Anthony de Boer adb at adb.ca
Sun Aug 6 16:34:44 EDT 2017


Ken Burtch wrote:
> * As Dave suggests, unit tests are often written to get the test 
> coverage green, rather than to ensure the program works as intended.  
> This is one of the risks of hiring someone to write tests separate from 
> the programmer, as the tester may not know what was the program is 
> supposed to do.

You'd better communicate the spec to the tester at least as clearly as
you tell the programmer!

Independently developing the tests from the spec is (in part) a separate
implementation that makes it much more likely that the code will pass
the tests only if everyone came to the same understanding of the spec.

Granted, sometimes it felt like the project manager was keeping the spec
a secret from the programmer too.  :-(

> * Some types of programming are cost-prohibitive to unit test, such as 
> features that are temporary or are in constant flux.  Such things may 
> not be worth unit testing.  Other features, like handling out-of-memory 
> or out-of-disk-space errors, may not be worth simulating because the 
> operating environment itself becomes unstable and unpredictable under 
> these conditions, and the test results may not mean much.

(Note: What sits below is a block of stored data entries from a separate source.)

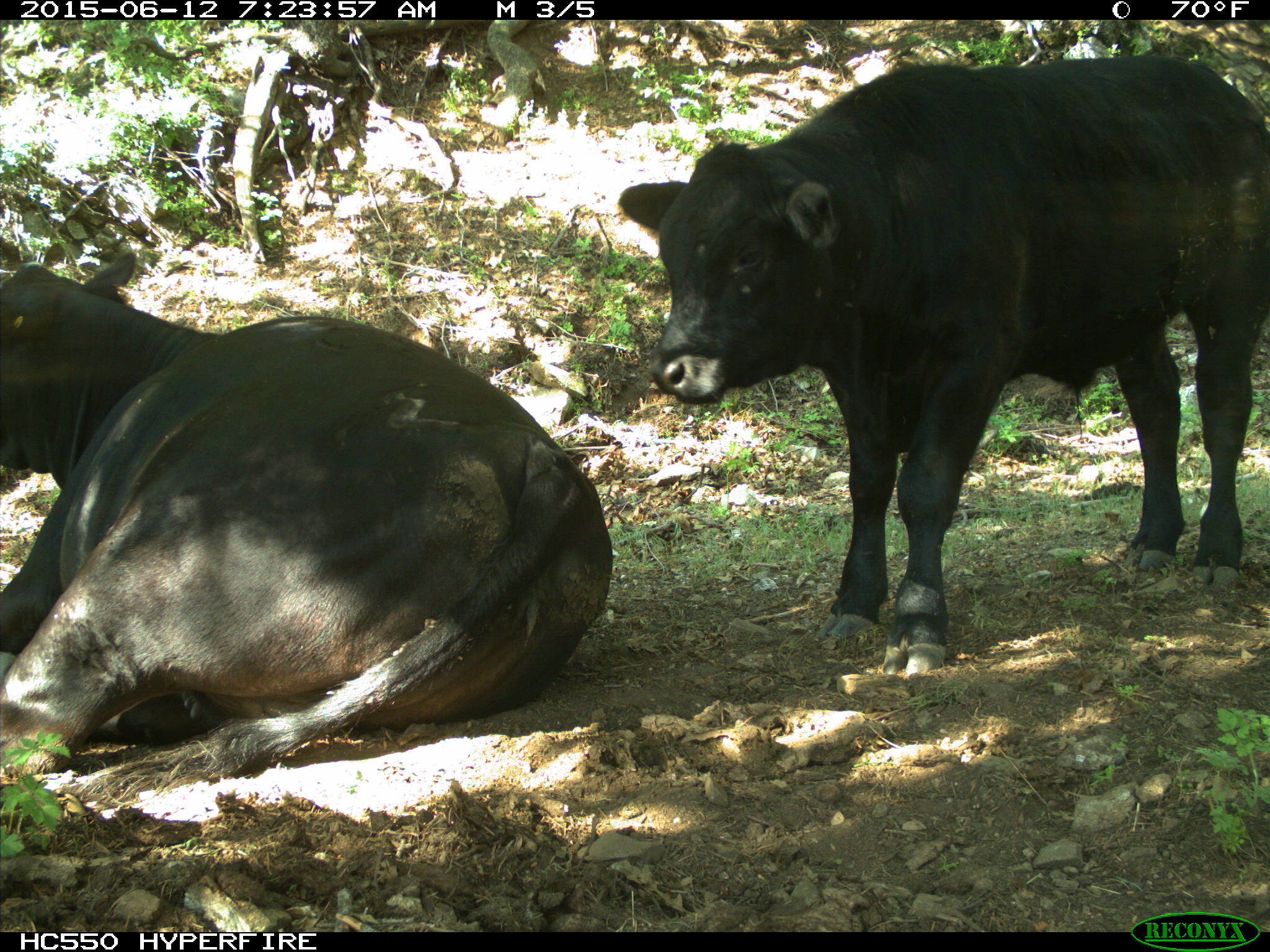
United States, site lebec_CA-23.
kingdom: Animalia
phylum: Chordata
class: Mammalia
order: Artiodactyla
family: Bovidae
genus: Bos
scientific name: Bos taurus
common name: domestic cow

A past boss was adamant that our code was untestable because the human in
the loop was too dynamic a thing to replace.  But I think that running a
few captured inputs to the same outputs could have helped.  Certainly
it's a lot easier to test internal code running in the dark away from UI
code.  And if testing obliges you to write a clear internal "input"
interface that can take UI input or a test case and do all the processing
and deliver it to a clear "output" interface that can go to either an
output screen or a test-result capture, then the whole works may end up
cleaner as a result.

There's a good chance that a test harness should log (and perhaps also be
able to simulate) low-memory and low-disk situations.  No sense spending
hours debugging a crash or a broken output blind to the fact that the OOM
killer or a full disk were responsible.  And if the code had acquired too
much of the bloat nature, knowing that you need to put it on a diet
and/or specify more hardware is very useful.

> * TDD itself has many claims such as better design, faster development, 
> eliminating documentation (since the tests themselves theoretically 
> describe the project requirements) but I have not found these to be true.
> 
> In regards to documentation, in my last couple of jobs, the developers 
> argued that documentation slowed them down ...

I've heard good things about Documentation-Driven Development, where you
essentially write the manpage first, make sure it makes sense and
describes a useful thing, and only then start writing an implementation.